Results: Of 227 091 inpatient encounters, 7401 (3.3%; median [IQR] age, 65 [54-75] years; 3359 [45.4%] female; 2.7% Asian; 24.6% Black; 64.6% White; 7.1% Hispanic ethnicity) met sepsis criteria and 219 690 (96.7%; median [IQR] age, 48 [33-65] years; 123 563 [56.2%] female; 2.5% Asian; 38.8% Black; 49.6% White; 9.6% Hispanic ethnicity) did not. At the encounter level, the AUROC ranged from 0.82 (95% CI, 0.81-0.83) to 0.92 (95% CI, 0.92-0.93) across study sites. At the prediction level with a 12-hour time horizon, the AUROC ranged from 0.75 (95% CI, 0.74-0.75) to 0.85 (95% CI, 0.85-0.85). Comparison against clinician recognition of sepsis yielded a minor decrease in performance, with the resulting encounter-level AUROC ranging from 0.80 (95% CI, 0.79-0.81) to 0.90 (95% CI, 0.89-0.90) across sites. Positive predictive values remained low, from 0.13 (95% CI, 0.13-0.14) to 0.26 (95% CI, 0.25-0.27), with a high number needed to evaluate and high alert burden.
Conclusions and relevance: In this prognostic study of a new sepsis prediction model, a multicenter prospective validation performed across 4 major US health systems found improved discrimination for the early prediction of sepsis but noted high institutional variability, low positive predictive value, and high alert burden.
Conflict of interest statement
Conflict of Interest Disclosures: Dr Buchman reported receiving fess from Society of Critical Care Medicine (paid to institution) for serving as editor-in-chief of Critical Care Medicine and salary support from the US Government (paid to institution) for serving as a senior advisor to Biomedical Advanced Research and Development Authority outside the submitted work. Dr Singh reported receiving personal fees from Google for serving on a consumer health advisory panel outside the submitted work. Dr Lyons reported receiving personal fees from Society of Critical Care Medicine for serving as Associate Editor of Critical Care Medicine outside the submitted work. No other disclosures were reported.
Figures
Figure 1.. Encounter-Level Discriminative Performance of the Epic Sepsis Model Version 2 Across Study Sites
Discriminative performance of the Epic Sepsis Model version 2 at the encounter-level was plotted across all possible model thresholds. The shaded region represents 95% confidence intervals for each performance statistic. NPV indicates negative predictive value; OHSU, Oregon Health & Sciences University; PPV, positive predictive value.
Figure 2.. Dot Plot Showing Comparison of Epic Sepsis Model Version 2 and Version 1 Performance Before Sepsis-3 Positivity and Clinician Recognition
Discriminative performance of the Epic Sepsis Model version 2 and version 1 before Sepsis-3 positivity and before clinician recognition were plotted.
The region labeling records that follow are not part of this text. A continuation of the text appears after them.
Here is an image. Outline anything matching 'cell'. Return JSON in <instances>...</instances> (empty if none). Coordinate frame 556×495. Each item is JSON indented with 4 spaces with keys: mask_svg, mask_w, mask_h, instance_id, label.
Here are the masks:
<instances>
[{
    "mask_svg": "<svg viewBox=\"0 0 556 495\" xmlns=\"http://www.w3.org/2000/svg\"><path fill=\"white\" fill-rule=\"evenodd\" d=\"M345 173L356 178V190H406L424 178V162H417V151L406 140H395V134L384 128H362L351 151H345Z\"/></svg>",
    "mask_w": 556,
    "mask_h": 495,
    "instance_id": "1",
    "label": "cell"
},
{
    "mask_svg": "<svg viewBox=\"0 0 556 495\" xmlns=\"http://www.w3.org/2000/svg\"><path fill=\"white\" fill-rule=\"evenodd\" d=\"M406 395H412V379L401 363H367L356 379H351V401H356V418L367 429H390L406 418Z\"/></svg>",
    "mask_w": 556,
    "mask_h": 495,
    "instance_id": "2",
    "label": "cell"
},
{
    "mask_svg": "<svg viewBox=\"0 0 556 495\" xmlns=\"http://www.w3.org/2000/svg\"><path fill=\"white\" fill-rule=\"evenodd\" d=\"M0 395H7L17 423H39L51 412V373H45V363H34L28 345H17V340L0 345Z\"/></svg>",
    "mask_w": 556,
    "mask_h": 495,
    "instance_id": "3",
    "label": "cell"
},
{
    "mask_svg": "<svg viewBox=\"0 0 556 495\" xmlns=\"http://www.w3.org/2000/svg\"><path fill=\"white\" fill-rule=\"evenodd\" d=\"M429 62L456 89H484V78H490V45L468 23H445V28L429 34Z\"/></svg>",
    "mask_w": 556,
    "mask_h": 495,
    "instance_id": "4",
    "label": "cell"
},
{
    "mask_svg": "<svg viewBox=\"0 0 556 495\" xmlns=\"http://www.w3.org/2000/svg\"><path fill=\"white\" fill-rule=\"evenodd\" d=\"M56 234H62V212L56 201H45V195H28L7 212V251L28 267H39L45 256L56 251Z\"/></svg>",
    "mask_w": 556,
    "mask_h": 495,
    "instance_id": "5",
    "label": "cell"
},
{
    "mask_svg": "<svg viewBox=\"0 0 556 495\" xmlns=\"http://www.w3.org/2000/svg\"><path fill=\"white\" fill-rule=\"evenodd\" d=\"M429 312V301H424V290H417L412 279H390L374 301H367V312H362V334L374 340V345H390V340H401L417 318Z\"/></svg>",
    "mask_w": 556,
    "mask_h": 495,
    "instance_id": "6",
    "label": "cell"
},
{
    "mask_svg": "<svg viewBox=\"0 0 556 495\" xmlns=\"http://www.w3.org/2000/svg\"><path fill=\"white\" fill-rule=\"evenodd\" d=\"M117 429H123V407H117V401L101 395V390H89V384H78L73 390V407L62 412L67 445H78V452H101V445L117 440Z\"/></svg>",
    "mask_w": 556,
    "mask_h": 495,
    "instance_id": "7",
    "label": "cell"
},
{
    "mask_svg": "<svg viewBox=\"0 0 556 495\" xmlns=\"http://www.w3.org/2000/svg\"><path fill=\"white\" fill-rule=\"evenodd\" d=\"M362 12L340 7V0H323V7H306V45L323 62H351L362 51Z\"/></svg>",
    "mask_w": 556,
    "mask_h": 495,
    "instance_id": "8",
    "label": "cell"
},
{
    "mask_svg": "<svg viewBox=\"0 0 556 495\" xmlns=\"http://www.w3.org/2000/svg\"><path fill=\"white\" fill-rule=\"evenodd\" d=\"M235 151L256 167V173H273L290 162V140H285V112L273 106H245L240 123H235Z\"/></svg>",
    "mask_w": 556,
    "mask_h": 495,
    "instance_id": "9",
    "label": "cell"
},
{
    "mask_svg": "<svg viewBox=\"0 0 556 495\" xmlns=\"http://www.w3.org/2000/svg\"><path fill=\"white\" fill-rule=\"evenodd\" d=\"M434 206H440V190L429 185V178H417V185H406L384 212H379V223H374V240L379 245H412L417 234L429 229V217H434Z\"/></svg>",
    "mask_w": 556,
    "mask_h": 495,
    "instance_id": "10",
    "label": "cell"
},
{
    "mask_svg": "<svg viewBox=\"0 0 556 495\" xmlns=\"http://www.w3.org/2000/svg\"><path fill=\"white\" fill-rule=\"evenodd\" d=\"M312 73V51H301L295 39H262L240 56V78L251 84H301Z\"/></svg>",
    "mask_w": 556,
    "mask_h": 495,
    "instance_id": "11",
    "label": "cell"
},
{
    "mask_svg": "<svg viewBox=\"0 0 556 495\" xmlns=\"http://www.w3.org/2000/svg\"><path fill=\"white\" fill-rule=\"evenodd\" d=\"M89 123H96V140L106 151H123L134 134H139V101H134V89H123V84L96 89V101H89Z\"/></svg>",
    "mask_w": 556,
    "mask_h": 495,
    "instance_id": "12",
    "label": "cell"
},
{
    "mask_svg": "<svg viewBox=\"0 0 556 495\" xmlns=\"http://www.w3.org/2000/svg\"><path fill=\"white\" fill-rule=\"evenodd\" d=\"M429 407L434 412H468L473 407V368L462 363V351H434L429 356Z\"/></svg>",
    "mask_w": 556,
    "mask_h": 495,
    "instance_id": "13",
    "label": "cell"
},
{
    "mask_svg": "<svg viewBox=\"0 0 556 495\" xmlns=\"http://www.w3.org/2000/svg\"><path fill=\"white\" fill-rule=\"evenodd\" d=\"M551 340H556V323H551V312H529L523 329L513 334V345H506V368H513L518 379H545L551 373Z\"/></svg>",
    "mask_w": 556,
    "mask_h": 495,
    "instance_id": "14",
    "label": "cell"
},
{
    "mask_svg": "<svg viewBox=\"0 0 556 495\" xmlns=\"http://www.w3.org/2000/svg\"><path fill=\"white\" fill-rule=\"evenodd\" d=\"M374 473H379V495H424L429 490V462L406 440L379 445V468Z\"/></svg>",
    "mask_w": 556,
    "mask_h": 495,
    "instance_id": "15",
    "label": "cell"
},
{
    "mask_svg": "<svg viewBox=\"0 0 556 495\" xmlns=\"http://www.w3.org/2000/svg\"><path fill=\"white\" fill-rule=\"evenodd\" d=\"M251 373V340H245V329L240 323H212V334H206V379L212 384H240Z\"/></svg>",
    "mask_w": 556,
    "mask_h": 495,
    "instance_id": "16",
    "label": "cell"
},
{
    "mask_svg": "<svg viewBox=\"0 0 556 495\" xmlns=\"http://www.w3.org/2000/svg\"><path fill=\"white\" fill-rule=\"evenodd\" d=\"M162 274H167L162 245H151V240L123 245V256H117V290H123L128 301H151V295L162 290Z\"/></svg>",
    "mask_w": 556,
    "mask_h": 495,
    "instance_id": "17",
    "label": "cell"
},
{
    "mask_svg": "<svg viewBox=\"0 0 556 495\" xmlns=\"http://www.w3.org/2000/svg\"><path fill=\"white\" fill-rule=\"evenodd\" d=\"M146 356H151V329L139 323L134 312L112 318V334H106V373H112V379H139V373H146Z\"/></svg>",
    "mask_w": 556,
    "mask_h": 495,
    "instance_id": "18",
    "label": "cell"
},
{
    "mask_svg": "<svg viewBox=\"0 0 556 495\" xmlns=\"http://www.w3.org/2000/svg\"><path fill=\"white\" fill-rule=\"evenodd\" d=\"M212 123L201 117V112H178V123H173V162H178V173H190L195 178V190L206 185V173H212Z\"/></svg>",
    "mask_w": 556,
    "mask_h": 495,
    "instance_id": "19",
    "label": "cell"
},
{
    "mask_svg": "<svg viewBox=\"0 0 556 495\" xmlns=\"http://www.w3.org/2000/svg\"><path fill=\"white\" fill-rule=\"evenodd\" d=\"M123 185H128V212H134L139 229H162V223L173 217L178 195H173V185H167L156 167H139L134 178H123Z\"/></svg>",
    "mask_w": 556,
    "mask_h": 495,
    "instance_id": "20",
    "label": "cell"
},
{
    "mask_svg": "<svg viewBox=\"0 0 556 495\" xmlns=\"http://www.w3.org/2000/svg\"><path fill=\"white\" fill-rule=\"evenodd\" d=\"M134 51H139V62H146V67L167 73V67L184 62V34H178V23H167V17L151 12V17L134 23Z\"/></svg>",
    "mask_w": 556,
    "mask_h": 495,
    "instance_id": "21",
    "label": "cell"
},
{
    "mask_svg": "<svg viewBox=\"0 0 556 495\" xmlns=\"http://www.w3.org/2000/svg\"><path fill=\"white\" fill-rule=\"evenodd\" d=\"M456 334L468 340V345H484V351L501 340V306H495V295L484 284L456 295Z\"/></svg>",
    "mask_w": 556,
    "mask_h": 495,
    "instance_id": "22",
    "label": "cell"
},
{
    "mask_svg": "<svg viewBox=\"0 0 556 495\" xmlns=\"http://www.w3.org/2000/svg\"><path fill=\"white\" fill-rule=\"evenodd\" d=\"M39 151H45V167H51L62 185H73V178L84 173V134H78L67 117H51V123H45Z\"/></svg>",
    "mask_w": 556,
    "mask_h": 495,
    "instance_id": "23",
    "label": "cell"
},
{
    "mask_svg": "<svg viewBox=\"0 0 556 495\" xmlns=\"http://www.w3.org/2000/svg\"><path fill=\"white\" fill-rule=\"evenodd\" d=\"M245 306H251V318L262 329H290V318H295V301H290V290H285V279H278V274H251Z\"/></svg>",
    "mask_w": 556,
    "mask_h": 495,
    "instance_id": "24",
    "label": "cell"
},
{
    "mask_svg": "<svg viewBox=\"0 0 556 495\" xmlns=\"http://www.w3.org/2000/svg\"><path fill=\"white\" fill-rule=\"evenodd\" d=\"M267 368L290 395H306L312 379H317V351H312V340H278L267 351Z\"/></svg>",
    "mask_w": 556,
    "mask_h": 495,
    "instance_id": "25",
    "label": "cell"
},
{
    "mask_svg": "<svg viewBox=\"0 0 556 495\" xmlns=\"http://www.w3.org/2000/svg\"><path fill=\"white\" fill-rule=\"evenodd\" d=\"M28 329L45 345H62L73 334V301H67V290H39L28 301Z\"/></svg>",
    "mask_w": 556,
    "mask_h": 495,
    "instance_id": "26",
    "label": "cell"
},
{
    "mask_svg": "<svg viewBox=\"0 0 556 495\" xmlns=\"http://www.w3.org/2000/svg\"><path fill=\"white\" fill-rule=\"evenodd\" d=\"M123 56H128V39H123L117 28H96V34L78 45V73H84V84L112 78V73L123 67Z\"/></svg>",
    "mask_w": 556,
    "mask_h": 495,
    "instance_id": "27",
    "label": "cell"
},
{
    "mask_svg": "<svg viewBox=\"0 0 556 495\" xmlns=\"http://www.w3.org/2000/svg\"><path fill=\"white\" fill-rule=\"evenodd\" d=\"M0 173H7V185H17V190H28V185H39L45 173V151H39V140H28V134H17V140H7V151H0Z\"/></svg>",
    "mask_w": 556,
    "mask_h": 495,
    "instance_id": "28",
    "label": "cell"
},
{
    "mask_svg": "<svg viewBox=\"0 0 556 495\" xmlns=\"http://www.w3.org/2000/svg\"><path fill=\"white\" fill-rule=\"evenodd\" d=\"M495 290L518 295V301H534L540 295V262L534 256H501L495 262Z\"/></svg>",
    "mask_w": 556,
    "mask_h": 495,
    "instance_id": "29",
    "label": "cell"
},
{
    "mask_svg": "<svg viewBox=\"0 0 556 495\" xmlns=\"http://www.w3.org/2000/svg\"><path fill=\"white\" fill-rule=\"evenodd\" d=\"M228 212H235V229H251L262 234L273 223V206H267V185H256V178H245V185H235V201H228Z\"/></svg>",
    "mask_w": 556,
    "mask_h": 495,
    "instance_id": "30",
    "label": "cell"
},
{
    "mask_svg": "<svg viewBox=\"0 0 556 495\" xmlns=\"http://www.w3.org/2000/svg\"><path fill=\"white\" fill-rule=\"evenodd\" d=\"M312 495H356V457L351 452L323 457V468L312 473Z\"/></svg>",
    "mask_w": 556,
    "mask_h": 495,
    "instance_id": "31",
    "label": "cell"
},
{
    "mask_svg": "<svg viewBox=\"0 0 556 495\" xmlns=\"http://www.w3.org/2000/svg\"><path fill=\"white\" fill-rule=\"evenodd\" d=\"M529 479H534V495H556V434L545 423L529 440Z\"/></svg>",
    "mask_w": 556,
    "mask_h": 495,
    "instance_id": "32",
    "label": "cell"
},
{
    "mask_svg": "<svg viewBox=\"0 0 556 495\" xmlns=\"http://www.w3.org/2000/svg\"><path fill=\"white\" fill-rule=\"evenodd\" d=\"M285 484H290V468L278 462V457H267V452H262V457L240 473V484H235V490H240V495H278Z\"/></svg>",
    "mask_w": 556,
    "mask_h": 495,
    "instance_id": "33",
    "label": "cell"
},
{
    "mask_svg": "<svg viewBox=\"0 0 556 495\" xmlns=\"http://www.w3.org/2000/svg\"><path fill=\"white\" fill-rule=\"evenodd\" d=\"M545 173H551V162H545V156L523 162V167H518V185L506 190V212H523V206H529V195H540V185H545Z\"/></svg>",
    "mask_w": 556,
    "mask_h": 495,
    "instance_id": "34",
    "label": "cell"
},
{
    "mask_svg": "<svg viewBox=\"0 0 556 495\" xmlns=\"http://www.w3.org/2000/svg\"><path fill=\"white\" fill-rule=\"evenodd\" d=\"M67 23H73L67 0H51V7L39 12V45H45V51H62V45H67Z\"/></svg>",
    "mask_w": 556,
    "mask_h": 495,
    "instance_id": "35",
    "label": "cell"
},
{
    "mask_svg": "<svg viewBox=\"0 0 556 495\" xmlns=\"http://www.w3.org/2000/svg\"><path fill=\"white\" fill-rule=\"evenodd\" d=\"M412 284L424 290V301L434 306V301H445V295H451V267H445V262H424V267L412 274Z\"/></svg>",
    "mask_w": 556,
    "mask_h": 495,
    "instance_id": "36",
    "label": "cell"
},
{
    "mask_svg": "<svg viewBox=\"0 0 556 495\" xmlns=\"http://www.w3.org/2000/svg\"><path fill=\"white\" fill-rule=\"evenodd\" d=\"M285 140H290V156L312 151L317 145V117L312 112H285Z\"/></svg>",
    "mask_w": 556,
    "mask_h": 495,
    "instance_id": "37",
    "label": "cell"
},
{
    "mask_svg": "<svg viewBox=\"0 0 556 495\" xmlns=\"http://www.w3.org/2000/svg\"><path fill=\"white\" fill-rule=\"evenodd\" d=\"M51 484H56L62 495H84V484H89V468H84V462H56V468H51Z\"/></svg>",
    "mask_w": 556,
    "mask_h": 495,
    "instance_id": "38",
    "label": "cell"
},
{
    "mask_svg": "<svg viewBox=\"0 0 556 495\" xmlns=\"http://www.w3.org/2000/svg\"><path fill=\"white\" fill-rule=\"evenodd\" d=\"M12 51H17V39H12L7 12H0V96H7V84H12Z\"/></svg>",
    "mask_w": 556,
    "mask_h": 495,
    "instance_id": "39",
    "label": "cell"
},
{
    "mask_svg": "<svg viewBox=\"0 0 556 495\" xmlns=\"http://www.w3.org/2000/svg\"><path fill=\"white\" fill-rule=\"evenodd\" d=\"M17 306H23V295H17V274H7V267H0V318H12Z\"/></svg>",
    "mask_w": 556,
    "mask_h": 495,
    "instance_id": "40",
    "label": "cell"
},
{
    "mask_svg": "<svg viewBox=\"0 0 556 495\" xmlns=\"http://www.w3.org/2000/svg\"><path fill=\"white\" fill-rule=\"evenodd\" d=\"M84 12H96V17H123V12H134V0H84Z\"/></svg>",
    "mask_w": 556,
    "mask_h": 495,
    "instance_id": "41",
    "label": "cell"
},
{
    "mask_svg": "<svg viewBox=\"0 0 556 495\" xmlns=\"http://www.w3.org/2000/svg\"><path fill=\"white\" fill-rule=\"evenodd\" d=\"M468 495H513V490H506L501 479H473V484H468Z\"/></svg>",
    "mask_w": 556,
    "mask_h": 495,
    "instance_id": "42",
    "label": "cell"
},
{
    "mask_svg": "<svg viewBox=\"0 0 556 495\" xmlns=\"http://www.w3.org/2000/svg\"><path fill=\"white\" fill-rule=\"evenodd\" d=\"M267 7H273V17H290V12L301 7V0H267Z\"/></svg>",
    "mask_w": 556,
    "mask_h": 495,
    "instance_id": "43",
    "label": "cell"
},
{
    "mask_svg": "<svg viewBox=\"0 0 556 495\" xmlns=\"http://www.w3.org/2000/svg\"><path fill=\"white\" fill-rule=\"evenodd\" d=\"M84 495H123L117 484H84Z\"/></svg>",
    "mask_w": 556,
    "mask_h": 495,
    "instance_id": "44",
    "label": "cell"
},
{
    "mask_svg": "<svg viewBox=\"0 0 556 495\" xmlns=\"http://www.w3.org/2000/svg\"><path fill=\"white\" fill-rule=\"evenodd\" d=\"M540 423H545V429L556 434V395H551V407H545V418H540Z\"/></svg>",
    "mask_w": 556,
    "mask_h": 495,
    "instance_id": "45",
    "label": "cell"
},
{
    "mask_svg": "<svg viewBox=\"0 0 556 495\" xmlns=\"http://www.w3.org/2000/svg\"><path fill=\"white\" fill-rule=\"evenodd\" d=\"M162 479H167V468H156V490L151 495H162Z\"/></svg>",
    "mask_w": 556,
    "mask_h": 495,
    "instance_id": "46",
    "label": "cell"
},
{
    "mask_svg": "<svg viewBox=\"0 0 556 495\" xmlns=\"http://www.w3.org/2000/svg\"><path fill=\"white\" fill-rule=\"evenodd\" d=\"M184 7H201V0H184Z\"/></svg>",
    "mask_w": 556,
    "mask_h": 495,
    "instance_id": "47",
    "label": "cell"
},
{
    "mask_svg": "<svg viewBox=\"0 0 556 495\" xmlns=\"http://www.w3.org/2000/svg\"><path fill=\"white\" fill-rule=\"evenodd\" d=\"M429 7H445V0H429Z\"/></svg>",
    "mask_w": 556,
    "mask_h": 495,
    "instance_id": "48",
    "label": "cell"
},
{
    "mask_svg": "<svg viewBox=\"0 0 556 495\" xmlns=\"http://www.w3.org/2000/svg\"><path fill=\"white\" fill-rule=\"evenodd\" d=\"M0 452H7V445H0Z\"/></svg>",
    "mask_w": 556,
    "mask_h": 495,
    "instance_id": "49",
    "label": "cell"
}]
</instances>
Red and blue markers indicate the area under the receiver operating characteristic curve (AUROC) of each corresponding model and error bars represent 95% CIs generated with 1000 bootstrap resamples. Clinician recognition of sepsis was defined as the time of the earliest antibiotic, lactate, or body culture order prior to Sepsis-3 positivity, if present, and defaulted to time of sepsis positivity otherwise. OHSU indicates Oregon Health & Sciences University.